5 October 2003
Prescott’s legendary training skill is underlined yet again with a last-gasp victory in the Tote Cambridgeshire
Sir Mark Prescott is proud of his old fashioned values. They include courage, loyalty, planning and patience. They all came together when the ageless George Duffield stretched Chivalry over the line in the narrowest of photo finishes to become the first horse this century to win the Cambridgeshire without a previous run during the season.
It was Prescott and 56-year-old Duffield’s 800th winner together. It was the third time Sir Mark had won the Cambridgeshire, the last time in 1997 with Pasternak, whose owner Graham Rock owned Chivalry until his death and about whom Prescott spoke quite magnificently at a memorial service last year. Pasternak had run just once before Newmarket. Landing another coup with Chivalry first time out should have been impossible but that is just the reason Prescott got the odds against it.
A year ago Chivalry finished ninth in this hugely competitive handicap, but was second of his group in one of those frustrating Newmarket events which split in two and give you two separate races at the same time. The target was set, and despite worries about the fast ground (although not as fast as last year’s track record), which saw him ease to 14-1 in the betting, Chivalry was always a close-up threat yesterday.

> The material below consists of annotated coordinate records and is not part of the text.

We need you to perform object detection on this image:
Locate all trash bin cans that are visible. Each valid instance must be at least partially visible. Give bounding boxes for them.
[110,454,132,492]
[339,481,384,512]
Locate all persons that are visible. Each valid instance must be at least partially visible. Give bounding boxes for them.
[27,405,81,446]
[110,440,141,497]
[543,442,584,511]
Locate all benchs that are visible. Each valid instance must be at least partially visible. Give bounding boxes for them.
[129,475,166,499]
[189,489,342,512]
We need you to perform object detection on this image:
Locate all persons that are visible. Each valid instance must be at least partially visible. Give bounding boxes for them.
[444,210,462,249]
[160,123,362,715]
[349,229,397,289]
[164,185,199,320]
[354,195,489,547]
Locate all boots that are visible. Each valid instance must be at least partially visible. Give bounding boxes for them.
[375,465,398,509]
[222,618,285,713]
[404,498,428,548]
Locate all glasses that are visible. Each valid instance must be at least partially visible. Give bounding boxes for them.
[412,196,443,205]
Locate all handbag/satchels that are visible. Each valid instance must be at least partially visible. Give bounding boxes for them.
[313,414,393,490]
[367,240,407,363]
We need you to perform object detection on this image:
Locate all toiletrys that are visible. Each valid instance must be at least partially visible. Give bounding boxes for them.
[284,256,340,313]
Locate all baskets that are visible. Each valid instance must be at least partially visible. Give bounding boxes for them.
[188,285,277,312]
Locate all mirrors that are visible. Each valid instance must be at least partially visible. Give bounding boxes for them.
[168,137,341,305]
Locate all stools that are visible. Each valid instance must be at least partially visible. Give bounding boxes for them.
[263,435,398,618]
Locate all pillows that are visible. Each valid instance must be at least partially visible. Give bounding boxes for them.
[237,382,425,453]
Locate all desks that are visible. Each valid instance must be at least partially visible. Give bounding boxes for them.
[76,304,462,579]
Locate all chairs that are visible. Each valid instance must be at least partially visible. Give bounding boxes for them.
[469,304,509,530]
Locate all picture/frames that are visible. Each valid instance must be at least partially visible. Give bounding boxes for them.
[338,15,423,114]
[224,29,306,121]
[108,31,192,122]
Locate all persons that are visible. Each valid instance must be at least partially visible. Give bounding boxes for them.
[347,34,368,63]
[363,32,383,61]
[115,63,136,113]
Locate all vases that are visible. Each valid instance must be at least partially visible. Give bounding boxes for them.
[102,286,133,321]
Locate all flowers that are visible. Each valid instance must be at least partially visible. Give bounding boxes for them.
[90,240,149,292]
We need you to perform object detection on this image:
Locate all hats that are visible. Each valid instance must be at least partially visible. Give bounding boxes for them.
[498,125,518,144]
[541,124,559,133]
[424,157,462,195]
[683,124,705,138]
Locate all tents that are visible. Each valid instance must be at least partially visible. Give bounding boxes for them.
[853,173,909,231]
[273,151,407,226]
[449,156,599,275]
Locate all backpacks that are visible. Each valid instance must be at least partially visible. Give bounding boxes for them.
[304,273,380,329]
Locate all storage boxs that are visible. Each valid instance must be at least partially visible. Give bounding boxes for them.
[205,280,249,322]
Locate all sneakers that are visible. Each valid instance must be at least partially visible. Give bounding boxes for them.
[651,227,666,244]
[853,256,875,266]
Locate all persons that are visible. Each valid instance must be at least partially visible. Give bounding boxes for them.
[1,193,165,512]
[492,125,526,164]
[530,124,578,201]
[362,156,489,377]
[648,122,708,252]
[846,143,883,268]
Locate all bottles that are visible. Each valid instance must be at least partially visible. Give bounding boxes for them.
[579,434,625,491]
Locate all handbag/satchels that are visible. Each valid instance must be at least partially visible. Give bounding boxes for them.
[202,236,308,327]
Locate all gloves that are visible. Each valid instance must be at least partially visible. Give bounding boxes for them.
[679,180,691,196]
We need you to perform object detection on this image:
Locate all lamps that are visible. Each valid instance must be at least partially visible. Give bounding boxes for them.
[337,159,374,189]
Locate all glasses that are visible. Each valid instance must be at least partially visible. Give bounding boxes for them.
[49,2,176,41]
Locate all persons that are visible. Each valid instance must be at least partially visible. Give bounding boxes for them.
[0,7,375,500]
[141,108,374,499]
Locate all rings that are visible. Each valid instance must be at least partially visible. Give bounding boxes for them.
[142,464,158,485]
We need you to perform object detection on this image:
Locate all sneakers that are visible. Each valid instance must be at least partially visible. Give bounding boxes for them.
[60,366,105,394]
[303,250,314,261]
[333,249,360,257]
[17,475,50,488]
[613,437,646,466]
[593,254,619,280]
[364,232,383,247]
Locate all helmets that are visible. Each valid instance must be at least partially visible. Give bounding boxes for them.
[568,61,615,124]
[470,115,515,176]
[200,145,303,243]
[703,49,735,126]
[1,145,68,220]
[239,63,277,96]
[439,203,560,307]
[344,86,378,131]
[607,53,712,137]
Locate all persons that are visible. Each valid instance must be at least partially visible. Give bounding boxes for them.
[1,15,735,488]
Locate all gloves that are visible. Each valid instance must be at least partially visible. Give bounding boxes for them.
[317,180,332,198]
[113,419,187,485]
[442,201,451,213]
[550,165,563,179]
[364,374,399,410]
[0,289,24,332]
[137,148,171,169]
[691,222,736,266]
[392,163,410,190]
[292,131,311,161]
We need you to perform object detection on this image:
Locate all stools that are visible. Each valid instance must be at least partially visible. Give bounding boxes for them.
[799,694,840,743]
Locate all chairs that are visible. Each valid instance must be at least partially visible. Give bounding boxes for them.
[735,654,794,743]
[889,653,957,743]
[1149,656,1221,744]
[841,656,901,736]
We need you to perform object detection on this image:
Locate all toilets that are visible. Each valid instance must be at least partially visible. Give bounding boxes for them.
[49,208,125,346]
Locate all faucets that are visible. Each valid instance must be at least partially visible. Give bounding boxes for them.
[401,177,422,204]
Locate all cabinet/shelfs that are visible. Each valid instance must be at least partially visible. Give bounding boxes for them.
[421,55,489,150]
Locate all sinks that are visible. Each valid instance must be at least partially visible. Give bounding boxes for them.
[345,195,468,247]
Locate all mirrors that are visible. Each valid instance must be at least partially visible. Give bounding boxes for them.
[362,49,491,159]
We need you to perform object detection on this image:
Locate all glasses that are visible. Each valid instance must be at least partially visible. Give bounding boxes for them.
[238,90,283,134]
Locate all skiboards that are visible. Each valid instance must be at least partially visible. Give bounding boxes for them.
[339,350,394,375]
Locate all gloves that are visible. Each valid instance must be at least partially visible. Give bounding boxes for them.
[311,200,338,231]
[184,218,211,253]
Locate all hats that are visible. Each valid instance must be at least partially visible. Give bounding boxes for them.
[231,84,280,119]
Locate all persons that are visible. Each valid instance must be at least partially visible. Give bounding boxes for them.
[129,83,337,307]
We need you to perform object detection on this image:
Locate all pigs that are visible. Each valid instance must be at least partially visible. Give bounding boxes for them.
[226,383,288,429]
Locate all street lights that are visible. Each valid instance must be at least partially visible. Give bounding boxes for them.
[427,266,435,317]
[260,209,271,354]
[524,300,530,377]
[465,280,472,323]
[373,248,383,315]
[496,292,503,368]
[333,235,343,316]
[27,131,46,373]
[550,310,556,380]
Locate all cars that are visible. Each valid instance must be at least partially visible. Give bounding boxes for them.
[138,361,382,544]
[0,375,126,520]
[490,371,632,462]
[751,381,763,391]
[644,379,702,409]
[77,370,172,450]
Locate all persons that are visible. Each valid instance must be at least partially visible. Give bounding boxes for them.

Thankfully there was no repeat of the frequent “twin race” fiasco and all 34 runners came up the centre of the track in a diamond formation led by the favourite Akshar who was running too free for his own good. These early exertions took their toll and as Checkit came through to lead, the tall bay figure of Chivalry loomed up on is left and another miracle was on the cards.
As masterworks go this was a pretty tight one. For when Chivalry came on his long bay neck stuck up a shade awkwardly as a horse does when the ground is harder than the rhythm of his stride would like. It was clear that Duffield was going to need all his legendary strength. Even more so when the maroon silk figure of Michael Hills on the blinkered Adiemus could be seen coursing down on the leader.
The gap was shrinking all the way to the post although Chivalry still seemed to just have it as they flashed over the line. The still frame showed that the nods of the horses’ heads had put them so level you could only get a result by a magnifying glass. Adiemus has not won a race since setting up a four-race sequence culminating in last year’s Winter Derby on Lingfield’s Polytrack but he must take the prize here as the most gallant of losers.
For Duffield, who first rode in the race as an apprentice way back in 1967, it was a perfect vindication of his decision to keep on riding. Out of the saddle and hatless he might look his age, but up in the irons he is still a mighty engine. His style is a bit on the upright side compared to the low American style crouch epitomised by Dettori. But when George catches hold of a horse with a furlong to go, his demands with legs and arms and body and whip have compulsion about them that need no gainsaying.
This was his 78th winner of the season and in paying tribute to their 31-year partnership Prescott said afterwards: “It’s marvellous to see someone who has been at it for so long riding so wonderfully well. It is extraordinary to get on with someone for so long. I can’t get rid of George. I expect when he finally dies the Science Museum will want to open his body up and see why he can keep going for so long.”
As for Duffield, he contented himself by saying that as with both Quinlan Terry and Pasternak, he had got the Prescott runner to the front too early but paid tribute to the trainer. “Sir Mark is a master of getting a horse right for a big event. Full marks to the horse as he hates the ground. It’s taken him a year to get over the last time he ran on this ground. When he gets to the front he cocks his ears. But when the other horse came to me he dipped his head when it mattered.”
Chivalry began his career with a modest effort in a lowly event at Pontefract in September 2001. Two other runs at Brighton and Lingfield only revealed the merest glimmer of promise. But come Hamilton next June a new improved Chivalry was revealed with Duffield getting him home in the suitably named Unit 2 Security Classified Stakes.
Afterwards the astute watchers of the Form Book noted: “He looks likely to benefit from the shrewd placing of Sir Mark Prescott.” Three wins in the next month and now this first time out spectacular make those words ring true. Hope Graham Rock is cashing his ticket up where the winners never die.